I should have admitted this years ago, but have only now grown up enough to say:
1. Dude, the reason I fell asleep when we were watching The Godfather was because I was bored. Out of my mind. At the gore, the faux 'cleverness', the 'hard' 'strategy'. But most of all, at your constant breathless faux anticipation.
2. Similarly, Guy Ritchie does nothing for me.
3. David Beckham is not hot.
4. I hate it when you say 'I know Tara' with such confidence - Maybe Tara is perverse, but you certainly didn't know about points 1, 2 and 3, above. Evidence: your reaction when I told you.

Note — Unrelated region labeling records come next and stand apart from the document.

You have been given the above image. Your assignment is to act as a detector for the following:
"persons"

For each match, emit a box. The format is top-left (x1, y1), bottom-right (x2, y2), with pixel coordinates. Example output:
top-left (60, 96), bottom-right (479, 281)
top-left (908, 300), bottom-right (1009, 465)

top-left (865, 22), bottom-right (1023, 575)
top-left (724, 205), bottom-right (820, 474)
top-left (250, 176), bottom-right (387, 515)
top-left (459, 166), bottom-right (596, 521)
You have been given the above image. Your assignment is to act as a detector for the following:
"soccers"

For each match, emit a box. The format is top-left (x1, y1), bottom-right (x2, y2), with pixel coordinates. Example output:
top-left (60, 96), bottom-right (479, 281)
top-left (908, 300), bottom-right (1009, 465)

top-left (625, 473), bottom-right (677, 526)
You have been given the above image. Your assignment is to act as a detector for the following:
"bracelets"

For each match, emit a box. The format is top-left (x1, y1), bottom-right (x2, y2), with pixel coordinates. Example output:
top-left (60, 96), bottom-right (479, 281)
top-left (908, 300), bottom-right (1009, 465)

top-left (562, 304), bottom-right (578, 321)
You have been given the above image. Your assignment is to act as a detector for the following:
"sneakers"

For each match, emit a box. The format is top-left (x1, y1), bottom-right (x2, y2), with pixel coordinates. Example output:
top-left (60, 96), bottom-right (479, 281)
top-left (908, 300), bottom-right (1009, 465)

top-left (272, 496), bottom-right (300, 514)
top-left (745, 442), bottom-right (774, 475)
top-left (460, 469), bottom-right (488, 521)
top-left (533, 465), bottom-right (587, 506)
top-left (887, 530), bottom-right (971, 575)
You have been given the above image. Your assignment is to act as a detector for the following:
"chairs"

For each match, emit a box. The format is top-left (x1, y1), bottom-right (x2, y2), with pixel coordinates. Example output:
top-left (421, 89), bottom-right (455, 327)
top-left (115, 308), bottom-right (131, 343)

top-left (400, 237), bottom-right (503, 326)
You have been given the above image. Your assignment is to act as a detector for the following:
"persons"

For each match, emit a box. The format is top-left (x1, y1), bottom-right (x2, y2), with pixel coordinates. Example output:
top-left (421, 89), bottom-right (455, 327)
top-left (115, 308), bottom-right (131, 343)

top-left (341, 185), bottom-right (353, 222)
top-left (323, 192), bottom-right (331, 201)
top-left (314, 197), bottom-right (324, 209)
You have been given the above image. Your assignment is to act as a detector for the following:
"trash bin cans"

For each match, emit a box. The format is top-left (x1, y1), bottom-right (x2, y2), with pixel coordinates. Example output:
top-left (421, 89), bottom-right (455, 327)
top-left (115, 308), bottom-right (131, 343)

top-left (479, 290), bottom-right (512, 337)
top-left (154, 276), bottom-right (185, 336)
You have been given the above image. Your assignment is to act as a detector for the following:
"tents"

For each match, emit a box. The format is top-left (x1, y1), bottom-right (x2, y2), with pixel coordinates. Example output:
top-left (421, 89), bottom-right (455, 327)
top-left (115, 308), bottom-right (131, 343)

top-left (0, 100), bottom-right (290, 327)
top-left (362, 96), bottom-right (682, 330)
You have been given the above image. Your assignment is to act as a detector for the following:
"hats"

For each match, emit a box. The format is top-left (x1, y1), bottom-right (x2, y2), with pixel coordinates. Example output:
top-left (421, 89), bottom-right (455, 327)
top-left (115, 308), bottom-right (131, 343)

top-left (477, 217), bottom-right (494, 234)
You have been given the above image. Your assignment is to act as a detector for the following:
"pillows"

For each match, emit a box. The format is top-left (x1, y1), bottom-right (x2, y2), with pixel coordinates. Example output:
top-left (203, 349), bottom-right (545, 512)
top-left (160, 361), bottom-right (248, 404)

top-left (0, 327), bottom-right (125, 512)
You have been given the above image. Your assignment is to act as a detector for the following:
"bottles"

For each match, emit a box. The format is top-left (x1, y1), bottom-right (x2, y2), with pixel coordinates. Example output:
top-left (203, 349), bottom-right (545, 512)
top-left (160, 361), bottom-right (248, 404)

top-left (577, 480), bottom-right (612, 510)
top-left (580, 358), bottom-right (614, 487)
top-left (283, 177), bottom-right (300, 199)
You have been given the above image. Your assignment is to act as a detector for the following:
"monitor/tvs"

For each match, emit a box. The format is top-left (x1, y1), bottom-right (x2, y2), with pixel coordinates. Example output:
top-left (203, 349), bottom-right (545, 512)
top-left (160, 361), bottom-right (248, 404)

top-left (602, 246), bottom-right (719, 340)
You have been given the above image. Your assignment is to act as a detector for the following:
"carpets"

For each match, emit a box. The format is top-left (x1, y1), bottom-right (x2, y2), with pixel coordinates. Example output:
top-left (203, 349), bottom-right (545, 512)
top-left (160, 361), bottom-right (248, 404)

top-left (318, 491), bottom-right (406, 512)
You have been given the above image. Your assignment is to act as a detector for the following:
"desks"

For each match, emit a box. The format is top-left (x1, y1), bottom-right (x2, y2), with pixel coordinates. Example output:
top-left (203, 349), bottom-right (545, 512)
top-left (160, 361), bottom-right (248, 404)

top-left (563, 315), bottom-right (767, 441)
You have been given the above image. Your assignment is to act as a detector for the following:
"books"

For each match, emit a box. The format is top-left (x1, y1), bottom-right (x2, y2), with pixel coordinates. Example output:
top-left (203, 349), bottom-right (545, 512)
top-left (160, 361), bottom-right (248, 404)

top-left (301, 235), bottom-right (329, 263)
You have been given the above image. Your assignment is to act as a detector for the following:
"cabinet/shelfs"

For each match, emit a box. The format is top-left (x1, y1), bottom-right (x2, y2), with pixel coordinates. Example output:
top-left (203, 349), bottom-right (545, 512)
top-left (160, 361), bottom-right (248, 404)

5. *sip sip on my Cosmopolitan.
How come you turned into such a corporate rat? When did you forget enthusiasm (and replace it with very shrill screeches of Yeeeah Man!!! when your football team wins)? When did you start to think that you 'need' 25 pairs of shoes 'just in case' (... there is a serial shoetheif around??)? Why do you still not know or care or ask what the fuck I'm doing for my PhD (I know: because my 'real life' will only start post-thesis when I start earning and therefore this is not worth your time.) And last - h.o.w. do you and me have a normal conversation after this when you want to 'just chill man, I've had a hard day at work', while for me 'I am still whirring - as we speak - and cannot for the life of me, be sated by any of the things that excited you tonight.
They say the best mirror is an old friend, but hell, I hope like hell when I look there I see nothing of myself.